ENUNCIADO ESCRITO A
Cuenta las líneas de los registros en las que aparece la palabra "farthest" e indica solo esa cifra.

TEXTO PROPORCIONADO
########

El artículo de Rodríguez Arias, que en realidad no era más que una muestra de ocho fotografías, acompañadas de brevísimos comentarios, apareció publicado en 1932, en la revista A.C., la publicación portavoz del GATCPAC. Las fotografías resaltaban notablemente las características racionalistas y funcionales de las viviendas ibicencas y, por tanto, trataban de ofrecer pistas –el título del artículo es muy ilustrativo– a otros jóvenes arquitectos del grupo –Josep Lluís Sert, Josep Torres Clavé y Sixte Illescas entre ellos–, pues mostraban una tradición insólita para los postulados modernos que éstos estudiaban y defendían. Sorprendidos por el descubrimiento, no tardaron en trasladarse a la isla para conocer todo aquel mundo. Orden, claridad, adaptación al medio, ausencia de estilo, yuxtaposición racional, funcionalidad: la arquitectura moderna parecía estar resumida en aquellas viviendas arcaicas.

########

MATERIAL PROPORCIONADO
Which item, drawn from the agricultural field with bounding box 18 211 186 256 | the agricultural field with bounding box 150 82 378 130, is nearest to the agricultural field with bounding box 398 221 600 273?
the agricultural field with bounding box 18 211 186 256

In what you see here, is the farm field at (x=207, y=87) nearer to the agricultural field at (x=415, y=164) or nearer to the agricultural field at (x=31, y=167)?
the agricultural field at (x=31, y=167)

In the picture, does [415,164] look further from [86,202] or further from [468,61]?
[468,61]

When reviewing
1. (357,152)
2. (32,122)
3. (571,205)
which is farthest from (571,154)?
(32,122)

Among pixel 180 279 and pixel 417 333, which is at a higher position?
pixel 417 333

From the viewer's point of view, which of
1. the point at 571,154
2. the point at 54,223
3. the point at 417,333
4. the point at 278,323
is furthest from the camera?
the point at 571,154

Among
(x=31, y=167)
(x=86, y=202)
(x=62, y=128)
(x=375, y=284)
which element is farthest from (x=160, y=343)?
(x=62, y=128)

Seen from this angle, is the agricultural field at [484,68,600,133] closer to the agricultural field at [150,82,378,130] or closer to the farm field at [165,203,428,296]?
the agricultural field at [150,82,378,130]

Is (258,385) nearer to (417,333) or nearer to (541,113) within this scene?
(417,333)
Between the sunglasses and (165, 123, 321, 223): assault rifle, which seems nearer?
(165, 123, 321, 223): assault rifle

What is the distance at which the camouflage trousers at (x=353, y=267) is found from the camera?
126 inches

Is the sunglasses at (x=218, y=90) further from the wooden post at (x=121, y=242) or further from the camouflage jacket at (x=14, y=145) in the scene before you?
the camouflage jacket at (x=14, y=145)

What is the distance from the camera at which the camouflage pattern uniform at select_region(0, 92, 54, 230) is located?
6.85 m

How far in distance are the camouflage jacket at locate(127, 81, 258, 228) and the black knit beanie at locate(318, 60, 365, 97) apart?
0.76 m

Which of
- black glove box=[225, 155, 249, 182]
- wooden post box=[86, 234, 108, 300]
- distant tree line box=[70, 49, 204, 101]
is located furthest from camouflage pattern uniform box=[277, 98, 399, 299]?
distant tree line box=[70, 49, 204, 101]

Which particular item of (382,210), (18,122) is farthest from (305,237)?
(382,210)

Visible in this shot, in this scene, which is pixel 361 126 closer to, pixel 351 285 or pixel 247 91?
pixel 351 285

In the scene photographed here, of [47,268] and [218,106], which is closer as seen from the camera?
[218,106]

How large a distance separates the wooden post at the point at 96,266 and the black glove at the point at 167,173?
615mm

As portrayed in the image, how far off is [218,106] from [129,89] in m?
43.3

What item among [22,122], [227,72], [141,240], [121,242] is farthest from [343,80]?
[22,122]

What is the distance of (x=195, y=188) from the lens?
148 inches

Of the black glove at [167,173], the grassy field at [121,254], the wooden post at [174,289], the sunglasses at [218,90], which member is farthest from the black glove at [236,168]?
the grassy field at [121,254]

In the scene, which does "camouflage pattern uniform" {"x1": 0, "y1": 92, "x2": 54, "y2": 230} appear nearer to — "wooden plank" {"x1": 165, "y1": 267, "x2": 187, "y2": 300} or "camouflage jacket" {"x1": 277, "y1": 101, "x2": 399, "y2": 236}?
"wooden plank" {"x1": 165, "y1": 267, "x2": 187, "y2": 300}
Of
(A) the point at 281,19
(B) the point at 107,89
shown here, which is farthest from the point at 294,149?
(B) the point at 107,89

########

ENUNCIADO ESCRITO B
Continúa, por favor, el texto sobre las viviendas ibicencas a partir de su última frase.

RESPUESTA ESCRITA A
6

RESPUESTA ESCRITA B
El etnógrafo y arquitecto Alfredo Baeschlin lo vio también así en un trabajo publicado en Cuadernos de arquitectura popular, en 1934: «La casa que más se parece a la alquería ibicenca es la casa de campo moderna, creada por los arquitectos de vanguardia franceses y alemanes». La fascinación de los arquitectos del GATCPAC por la vivienda y el paisaje de la isla se materializó en diversos proyectos, en artículos y fotografías para su revista A.C. principalmente, pero, sobre todo, acabó vinculándoles a la isla para siempre, después de llegar a la siguiente conclusión: «Ibiza, para el arquitecto moderno, es el sitio ideal de meditación y descanso»15. Entretanto, Germán Rodríguez Arias, que años después, en Chile, construiría la casa del poeta Pablo Neruda en Isla Negra, se hizo su propia vivienda de verano en Ibiza, en el pueblo de San Antonio, inspirándose precisamente en aquellas líneas de racionalidad funcional, admirablemente salvaguardadas por la tradición rural ibicenca.


Esta arquitectura sin estilo y sin arquitecto –como le gustaba decir a Josep Lluís Sert–, resultado de todo un saber artesanal, de una tipología heredada sobre la que aún hoy se discute su origen, admiraba también al viajero y al estudioso por su ubicación: espacios abiertos con bancales, muros de piedra, estrechos caminos, almendros, algarrobos y olivos… La casa era un elemento más del paisaje y el conjunto se ofrecía, ante la mirada del viajero, con una belleza singular, misteriosa y antigua.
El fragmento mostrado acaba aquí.